The sequel sees Wheatley trying to expand more than just a mere creature feature. The added human villain angle is meant to raise the stakes and also complicate matters for Jonas to handle both sides. The other side? The Megs. Yes, Megs with an added “s”. It’s a sequel, remember? And that’s not all, as Wheatley and returning screenwriters — Jon Hoeber, Erich Hoeber and Dean Georgaris — include other prehistoric animals including a giant octopus and dinosaurs. But too bad the middle part of the movie feels lengthy. Although we still get some shark action, the extended moments of Jonas and his team dealing with the human antagonists somehow bores me. This is supposed to be a movie about battling the Meg(alodon) sharks. Frankly, why is it so hard for Wheatley to just stick to what we come here for?
This, in turn, makes the sequel stretches more than it should. It runs nearly two hours, similar to the first movie but at least, the latter focuses primarily on the sharks. Meg 2: The Trench could have used some serious trimmings since a leaner pace would do the sequel a better favour.
So, if you are here for the main course, you will have to bear around an hour or so.

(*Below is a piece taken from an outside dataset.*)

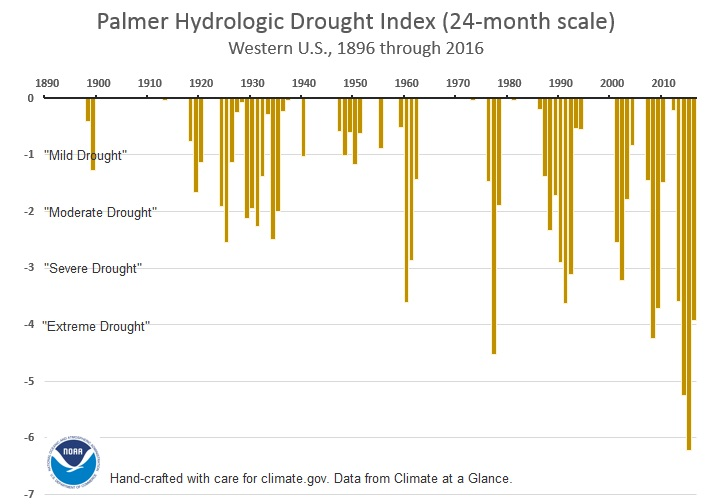 Severity of historic Western U.S. droughts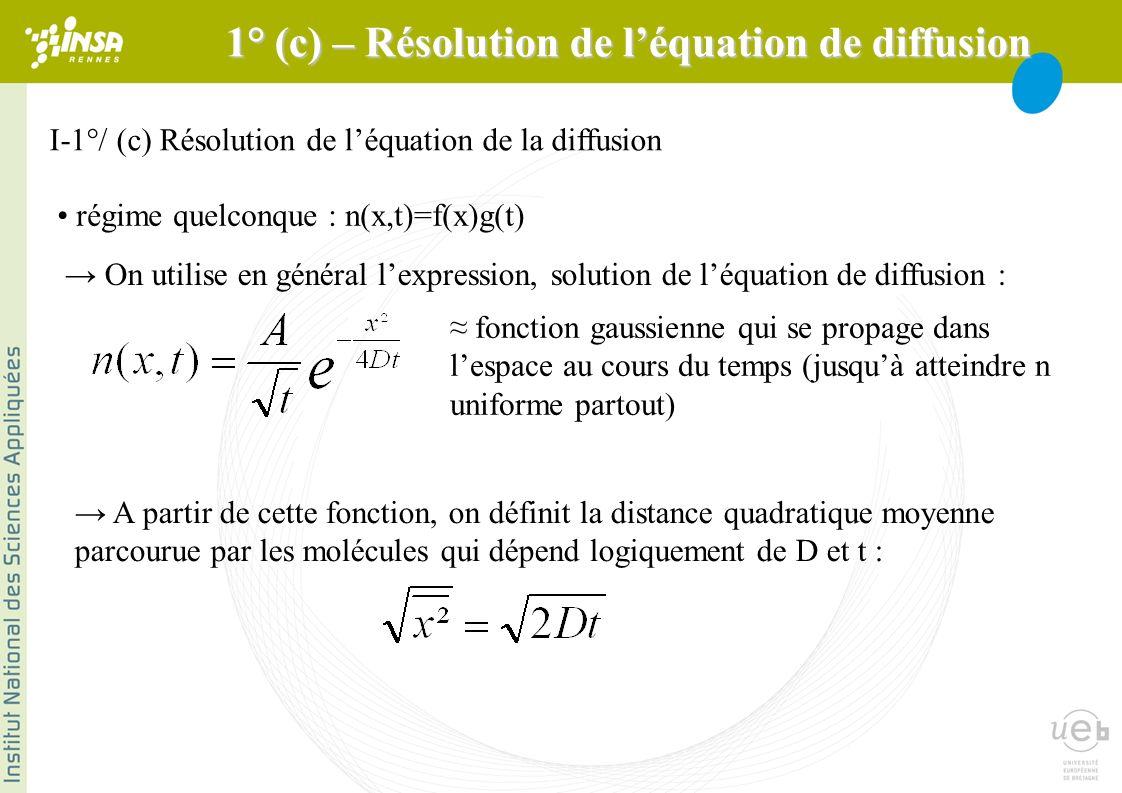 régime quelconque : n(x,t)=f(x)g(t) On utilise en général lexpression, solution de léquation de diffusion : fonction gaussienne qui se propage dans lespace au cours du temps (jusquà atteindre n uniforme partout) A partir de cette fonction, on définit la distance quadratique moyenne parcourue par les molécules qui dépend logiquement de D et t : 1° (c) – Résolution de léquation de diffusion I-1°/ (c) Résolution de léquation de la diffusion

Once Jonas and his surviving crew members resurfaced, this is where Wheatley fulfils the promise of what a B-movie creature feature should be. It’s a bonkers, all-out elaborate third act from here and the good news is, it delivers. The CGI may have been a hit-or-miss affair but it doesn’t detract me from enjoying the outrageous lunacy of its action. Watching Statham’s Jonas taking on not one but three Megs using makeshift bomb-strapped harpoons while riding on a jet ski is a definition of B-movie fun.
The cast delivers a mix of okay-to-plain mediocre performances. Jason Statham is at his usual brooding self while franchise newcomer Wu Jing is a nice addition. Both Statham and Jing share decent buddy-movie chemistry. Unfortunately, Sergio Peris-Mencheta’s supporting turn as Montes is merely a standard-issue villain.